──────── Passage shown ────────

Balwant Garg
Tribune News Service
Faridkot, April 30
As drug abuse has turned out to be a complex phenomenon- impacting social, cultural, biological and economic aspects, so the Punjab government has now decided to set up a tertiary de-addiction centre in Faridkot to provide a specialised and highly technical level of healthcare to the addicts that includes diagnosis, treatment and rehabilitation.
The state government has sanctioned Rs 5 crore for the construction of this modern de-addiction centre and installing specialised intensive care units, advanced diagnostic support services, and hiring the services of highly specialised personnel, said Dr SS Gill, vice-chancellor of Baba Farid University of Health Science (BFUHS).
The state government will provide Rs 1.6 crore in annual aid to this de-addiction centre which is being set up adjacent to the Guru Gobind Singh Medical College and Hospital in Faridkot.
Besides giving highly specialized treatment to the addicts and rehabilitating them, this tertiary centre would also impart training to the medical and paramedical staff in the dispensaries and health centres in the rural area to treat the addicts, said Dr Gill.
With a surge in the number of drug addicts and the consequent threat to law and order, Chief Minister Parkash Singh Badal last week convened a meeting of medical experts, ministers and senior officials of the health and medical education department at his residence. "Deciding to establish five tertiary de-addiction centres in Punjab, the CM said these centres would be open at Faridkot, Patiala, Amritsar, Jalandhar and Bathinda," said Dr Gill.

──────── Data for analysis ────────

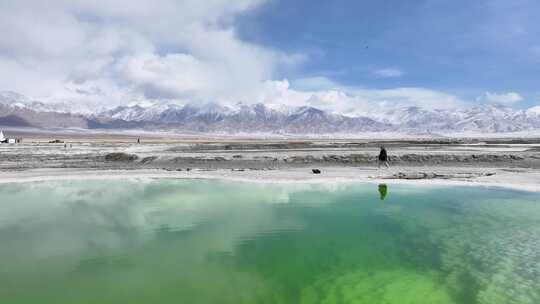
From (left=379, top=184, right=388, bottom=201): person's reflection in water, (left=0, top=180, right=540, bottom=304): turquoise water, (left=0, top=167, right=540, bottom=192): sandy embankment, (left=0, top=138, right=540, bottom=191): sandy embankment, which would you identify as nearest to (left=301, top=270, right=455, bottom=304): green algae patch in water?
(left=0, top=180, right=540, bottom=304): turquoise water

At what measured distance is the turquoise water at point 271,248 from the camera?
33.2 feet

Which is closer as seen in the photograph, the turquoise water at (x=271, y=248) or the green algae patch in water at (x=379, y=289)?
the green algae patch in water at (x=379, y=289)

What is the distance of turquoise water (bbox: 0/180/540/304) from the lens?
10.1 metres

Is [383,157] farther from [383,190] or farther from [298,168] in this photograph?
[383,190]

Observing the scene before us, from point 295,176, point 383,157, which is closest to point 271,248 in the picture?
point 295,176

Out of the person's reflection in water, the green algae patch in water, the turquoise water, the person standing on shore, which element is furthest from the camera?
the person standing on shore

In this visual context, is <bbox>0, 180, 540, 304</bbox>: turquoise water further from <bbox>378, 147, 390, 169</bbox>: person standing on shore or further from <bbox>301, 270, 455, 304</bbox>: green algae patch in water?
<bbox>378, 147, 390, 169</bbox>: person standing on shore

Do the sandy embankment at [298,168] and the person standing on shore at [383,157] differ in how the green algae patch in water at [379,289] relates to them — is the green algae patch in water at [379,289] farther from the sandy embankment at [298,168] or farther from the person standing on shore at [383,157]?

────────

- Your tasks -
• 1. In the news report on the Faridkot de-addiction center, how much annual aid will the state government provide to the center?
• 2. According to the news report on the Faridkot de-addiction center, why did the Punjab government decide to set up a tertiary de-addiction center in Faridkot?
• 3. Extend the news report on the Faridkot de-addiction center, picking up after its final sentence.
The records have no connection to the news report on the Faridkot de-addiction center.

- Exercise answers -
• 1. Rs 1.6 crore.

• 2. Drug abuse has become a complex phenomenon that affects social, cultural, biological and economic aspects. The government therefore wants the center to give addicts specialized, highly technical healthcare, including diagnosis, treatment and rehabilitation.

• 3.
Addicts have now started intravenous drug use, that too in combination with other sedatives and painkillers. This has increased the intensity of the effect, hastened the process of addiction and complicated the process of recovery, said Dr Harish Arora, a senior psychiatrist at the Guru Gobind Singh Medical College and Hospital. Dr Arora also attended the meeting with the CM.
"The scale of the problem, if impossible to quantify, is undeniably immense and worrisome. The pharmaceutical products containing narcotic drugs are also increasingly being abused. The intravenous injection of analgesics like dextropropoxphene and codeine-based cough syrups continue to be diverted from the domestic market for abuse. Cracked prescription bottles of cough syrups litter the drains," said Dr Arora.
Besides medical treatment, the addicts need counselling for rehabilitation. Apart from this counselling, the new tertiary de-addictions centres would help map the prevalence of drug addiction, its causes, treatment and prevention, said Dr Arora.